I learned a lot about how TV works through the book Top of the Rock, where former NBC President Warren Littlefield talks about creating the golden age of NBC television in the ’90s.

Littlefield had a simple idea: hire really creative people, give them as much money as they need to create what they want, and stay as hands-off as possible. The result was a long string of hit shows, classic television episodes and moments, and NBC being the Big Dog of network television.

When Jeff Zucker took over for NBC, his philosophy was simple too: create programming that is cheap to make so that the network can pull in as much profit as possible. Shareholders will be happy, and life will be good.

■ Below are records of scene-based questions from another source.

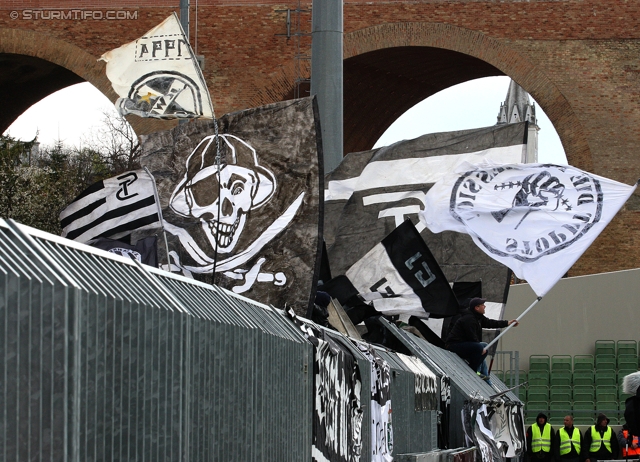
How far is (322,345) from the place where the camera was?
6.70m

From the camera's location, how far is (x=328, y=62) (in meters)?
13.9

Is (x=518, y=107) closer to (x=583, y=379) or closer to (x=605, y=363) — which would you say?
(x=605, y=363)

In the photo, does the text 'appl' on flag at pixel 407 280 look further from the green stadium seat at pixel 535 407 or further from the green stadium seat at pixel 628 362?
the green stadium seat at pixel 628 362

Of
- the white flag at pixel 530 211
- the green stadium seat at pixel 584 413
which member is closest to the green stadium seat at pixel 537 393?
the green stadium seat at pixel 584 413

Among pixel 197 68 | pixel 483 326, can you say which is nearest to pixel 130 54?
pixel 197 68

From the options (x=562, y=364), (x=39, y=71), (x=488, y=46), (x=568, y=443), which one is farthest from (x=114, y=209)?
(x=39, y=71)

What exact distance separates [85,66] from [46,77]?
289 inches

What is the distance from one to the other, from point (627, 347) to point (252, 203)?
22.8 metres

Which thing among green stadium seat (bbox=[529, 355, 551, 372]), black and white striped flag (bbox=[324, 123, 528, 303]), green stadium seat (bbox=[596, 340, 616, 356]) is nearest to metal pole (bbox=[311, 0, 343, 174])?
black and white striped flag (bbox=[324, 123, 528, 303])

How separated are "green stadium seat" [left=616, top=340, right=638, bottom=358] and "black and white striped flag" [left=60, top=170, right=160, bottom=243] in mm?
21956

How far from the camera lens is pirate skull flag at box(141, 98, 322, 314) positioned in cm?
954

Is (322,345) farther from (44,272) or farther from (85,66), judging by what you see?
(85,66)

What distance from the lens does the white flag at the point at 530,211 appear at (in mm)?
12648

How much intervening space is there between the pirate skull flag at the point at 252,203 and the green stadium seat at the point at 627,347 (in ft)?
72.2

Except television, like any media, can’t just be run on money.

Zucker doesn’t run NBC anymore – but his philosophy is still in place. So, when NBC wants to promote something, they want to promote the stuff that’s going to make a profit. So you see commercials and pop-up ads during shows for The Voice.

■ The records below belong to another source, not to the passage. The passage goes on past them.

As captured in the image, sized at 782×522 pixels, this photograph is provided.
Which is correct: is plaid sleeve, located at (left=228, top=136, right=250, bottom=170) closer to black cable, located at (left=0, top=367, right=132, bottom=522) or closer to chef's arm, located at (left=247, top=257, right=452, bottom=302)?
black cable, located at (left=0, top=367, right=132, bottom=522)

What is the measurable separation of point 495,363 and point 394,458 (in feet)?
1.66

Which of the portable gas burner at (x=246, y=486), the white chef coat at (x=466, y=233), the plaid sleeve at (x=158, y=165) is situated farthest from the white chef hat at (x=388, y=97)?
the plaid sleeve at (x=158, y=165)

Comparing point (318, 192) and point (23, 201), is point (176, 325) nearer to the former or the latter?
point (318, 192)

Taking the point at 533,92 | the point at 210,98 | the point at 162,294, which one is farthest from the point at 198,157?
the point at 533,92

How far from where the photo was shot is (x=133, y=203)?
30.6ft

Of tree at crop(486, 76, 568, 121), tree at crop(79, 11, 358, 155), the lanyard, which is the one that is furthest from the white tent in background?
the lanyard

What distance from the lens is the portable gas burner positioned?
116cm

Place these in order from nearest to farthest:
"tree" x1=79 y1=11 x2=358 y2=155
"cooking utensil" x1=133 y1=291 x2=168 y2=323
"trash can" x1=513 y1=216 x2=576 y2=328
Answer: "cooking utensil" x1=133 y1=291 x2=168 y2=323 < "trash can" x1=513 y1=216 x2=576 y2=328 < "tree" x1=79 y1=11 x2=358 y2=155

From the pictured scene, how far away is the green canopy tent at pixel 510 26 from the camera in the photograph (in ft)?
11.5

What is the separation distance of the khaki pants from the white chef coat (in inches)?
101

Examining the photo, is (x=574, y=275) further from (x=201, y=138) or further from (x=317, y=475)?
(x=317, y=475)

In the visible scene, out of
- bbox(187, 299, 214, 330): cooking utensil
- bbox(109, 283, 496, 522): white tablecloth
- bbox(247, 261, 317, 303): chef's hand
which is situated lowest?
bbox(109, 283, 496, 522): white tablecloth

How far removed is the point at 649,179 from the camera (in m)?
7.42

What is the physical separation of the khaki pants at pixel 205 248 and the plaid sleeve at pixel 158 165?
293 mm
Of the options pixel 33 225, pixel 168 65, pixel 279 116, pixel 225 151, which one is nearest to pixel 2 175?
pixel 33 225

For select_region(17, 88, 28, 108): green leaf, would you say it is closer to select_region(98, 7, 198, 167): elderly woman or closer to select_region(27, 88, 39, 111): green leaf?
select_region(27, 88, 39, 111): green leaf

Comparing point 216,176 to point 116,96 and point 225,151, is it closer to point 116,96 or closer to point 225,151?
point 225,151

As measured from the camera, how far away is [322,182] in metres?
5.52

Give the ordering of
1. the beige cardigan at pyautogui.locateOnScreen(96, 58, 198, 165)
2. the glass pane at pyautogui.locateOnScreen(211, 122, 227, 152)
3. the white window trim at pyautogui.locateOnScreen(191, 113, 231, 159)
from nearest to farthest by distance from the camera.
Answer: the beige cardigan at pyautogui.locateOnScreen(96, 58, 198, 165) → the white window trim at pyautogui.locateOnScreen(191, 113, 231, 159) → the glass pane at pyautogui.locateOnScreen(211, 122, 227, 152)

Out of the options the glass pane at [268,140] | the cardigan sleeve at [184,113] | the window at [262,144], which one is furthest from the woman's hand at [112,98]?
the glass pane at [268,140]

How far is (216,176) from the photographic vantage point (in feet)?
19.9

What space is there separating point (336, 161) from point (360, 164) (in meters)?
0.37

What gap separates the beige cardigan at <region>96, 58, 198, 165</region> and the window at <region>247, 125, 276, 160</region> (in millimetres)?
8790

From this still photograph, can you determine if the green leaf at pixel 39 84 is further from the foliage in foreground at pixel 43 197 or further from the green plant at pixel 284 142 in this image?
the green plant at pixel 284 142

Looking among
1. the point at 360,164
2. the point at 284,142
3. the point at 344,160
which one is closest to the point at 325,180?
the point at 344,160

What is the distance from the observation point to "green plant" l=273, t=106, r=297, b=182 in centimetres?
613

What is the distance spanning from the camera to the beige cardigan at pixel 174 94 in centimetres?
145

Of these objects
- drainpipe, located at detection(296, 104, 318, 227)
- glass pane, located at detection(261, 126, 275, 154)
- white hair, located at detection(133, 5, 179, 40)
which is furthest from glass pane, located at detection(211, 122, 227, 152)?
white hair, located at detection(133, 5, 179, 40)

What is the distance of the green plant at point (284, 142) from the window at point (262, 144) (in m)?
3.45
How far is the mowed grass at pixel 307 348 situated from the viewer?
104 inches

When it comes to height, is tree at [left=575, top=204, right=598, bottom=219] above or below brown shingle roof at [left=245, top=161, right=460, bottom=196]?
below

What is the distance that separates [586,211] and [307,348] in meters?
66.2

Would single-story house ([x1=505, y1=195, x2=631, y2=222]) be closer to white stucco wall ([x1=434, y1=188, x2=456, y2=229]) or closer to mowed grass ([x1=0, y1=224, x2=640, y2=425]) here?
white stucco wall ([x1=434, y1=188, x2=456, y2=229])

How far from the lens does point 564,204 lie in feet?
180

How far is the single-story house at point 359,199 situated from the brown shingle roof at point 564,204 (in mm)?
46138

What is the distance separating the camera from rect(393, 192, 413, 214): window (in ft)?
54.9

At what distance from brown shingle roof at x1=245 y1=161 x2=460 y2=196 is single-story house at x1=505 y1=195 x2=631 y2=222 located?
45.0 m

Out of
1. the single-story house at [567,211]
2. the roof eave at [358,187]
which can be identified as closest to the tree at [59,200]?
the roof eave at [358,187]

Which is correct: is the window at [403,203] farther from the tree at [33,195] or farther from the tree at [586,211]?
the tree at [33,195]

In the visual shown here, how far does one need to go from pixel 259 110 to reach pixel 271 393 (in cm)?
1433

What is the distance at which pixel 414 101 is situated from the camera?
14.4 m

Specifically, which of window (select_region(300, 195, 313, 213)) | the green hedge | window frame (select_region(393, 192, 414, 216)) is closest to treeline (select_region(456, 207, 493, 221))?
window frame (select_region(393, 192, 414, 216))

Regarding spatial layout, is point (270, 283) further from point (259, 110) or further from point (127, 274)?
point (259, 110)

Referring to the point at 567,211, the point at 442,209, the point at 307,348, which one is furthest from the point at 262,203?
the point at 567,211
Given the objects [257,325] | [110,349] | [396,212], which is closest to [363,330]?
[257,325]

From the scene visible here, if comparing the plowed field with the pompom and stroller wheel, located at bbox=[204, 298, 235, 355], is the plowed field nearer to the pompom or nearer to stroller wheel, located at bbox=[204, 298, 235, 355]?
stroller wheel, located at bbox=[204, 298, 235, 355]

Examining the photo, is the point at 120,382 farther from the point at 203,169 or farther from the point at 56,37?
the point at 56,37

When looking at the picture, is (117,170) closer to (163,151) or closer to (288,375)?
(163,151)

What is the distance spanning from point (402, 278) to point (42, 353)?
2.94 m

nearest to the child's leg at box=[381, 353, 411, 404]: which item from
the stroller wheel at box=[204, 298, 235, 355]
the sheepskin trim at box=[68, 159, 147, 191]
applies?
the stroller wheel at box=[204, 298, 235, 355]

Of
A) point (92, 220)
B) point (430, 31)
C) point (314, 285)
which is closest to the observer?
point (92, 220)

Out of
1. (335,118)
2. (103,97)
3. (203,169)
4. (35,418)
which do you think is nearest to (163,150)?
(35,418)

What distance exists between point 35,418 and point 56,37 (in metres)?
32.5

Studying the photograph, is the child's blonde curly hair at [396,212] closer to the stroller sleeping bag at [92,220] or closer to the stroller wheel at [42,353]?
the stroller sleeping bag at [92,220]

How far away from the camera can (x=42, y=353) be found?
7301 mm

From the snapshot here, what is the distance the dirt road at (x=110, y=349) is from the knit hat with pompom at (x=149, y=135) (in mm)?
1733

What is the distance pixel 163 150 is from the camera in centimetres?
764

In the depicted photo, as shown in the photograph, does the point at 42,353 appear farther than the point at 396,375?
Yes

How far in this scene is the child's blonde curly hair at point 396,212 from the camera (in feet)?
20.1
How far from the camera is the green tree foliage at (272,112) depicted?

Meanwhile, NBC carries three outstanding shows that almost nobody watches, according to the ratings: Parks and Recreation, Parenthood, and Community.

The result? Those shows struggle in the ratings, and they don’t make a whole lot of money, despite being almost universally praised by critics (and rightfully so).

NBC is at the bottom of the heap now, in network programming. They have since decided to focus on producing “broad”-appeal shows, which will almost certainly fail.

Hard Work and Your Work

Your creative work, whatever it is, can’t just be about money.

I understand the importance of feeding yourself and paying rent. I totally do. I’ve suffered through it for years and taken bad jobs that paid.

But if you are trying to pour your creativity into something just to make money, it will fail and so will you.

Focus on the quality of the work you are doing. Write the crap out of that book. Paint like there’s a gun to your head. Sculpt. Film. Sing. Whatever.

Just do it with passion. With conviction. With purpose. With your heart.

There’s a funny thing that happens when you focus on quality: people notice, and they start buying. When you pay close attention to doing the best job you can do, money starts finding you. Success comes over time.

Remember how Who Framed Roger Rabbit? went over budget and way past deadline?

It pulled in a worldwide gross of $329.8 million. It was the second-biggest release of 1988, and the 20th-biggest of all time at the time of its release. It won four Academy Awards.

And it sparked the Disney Renaissance, so I basically owe my entire childhood (and my current love for Walt Disney World) to that movie.

Success takes time and effort to build, but once you put in that time and give a little bit of your sweat, the reward will follow. But there are no shortcuts.

Take notes, NBC. Pay attention, film industry. You’re all tanking because you’re looking at the bottom line. But once you made that shift, you didn’t have a chance. Take a risk and build something that you know is high quality – the audience will find it.